A golden rule, use shares over reservations and limit the use of affinities (or anti-affinities). These restrictions impact the DRS calculations and can impact performance and HA operations.

12: Setting Memory Limits on VM: Don’t’ ever do this, ever, ever! When you set Limit on a VM then the VM can use the physical memory upto limit only and all the allocated memory above Limit comes from swapping. If you want to restrict your application (like SQL) from eating up all the allocated memory, limit the memory from inside application and not at VM level.

13: Thinking you are smarter than DRS: Don’t play with DRS settings unnecessarily. No human can calculate all of the variables and come up with the right answer. Let the software do its job.

14: Being too liberal.
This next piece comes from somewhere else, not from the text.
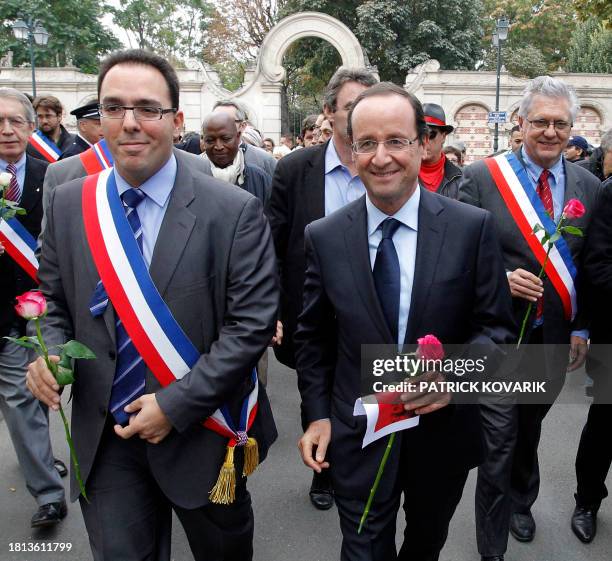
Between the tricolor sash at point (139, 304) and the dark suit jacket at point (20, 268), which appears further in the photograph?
the dark suit jacket at point (20, 268)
Migrations take resources, be they network bandwidth or CPU time. Don’t have DRS continually moving workloads between servers. Configure thresholds to do sensible migrations when resources really are out of balance. VMotion was cool 5 years ago, but no need to have DRS continually move workloads just to be cool.

15: Combining VDI workloads and server workloads in the same cluster: Esxi hosts running VDI workloads tend to experience more load than those running server workloads and thus it forces DRS to work more often and much harder.

The golden rule here is to separate VDI workloads in their own separate cluster.

16: Too many cluster hosts. Although the technical limit is 32 hosts per cluster, the sweet spot is 16-24 hosts. Any larger and the calculations DRS does every five minutes become very complex and consume more and more resources.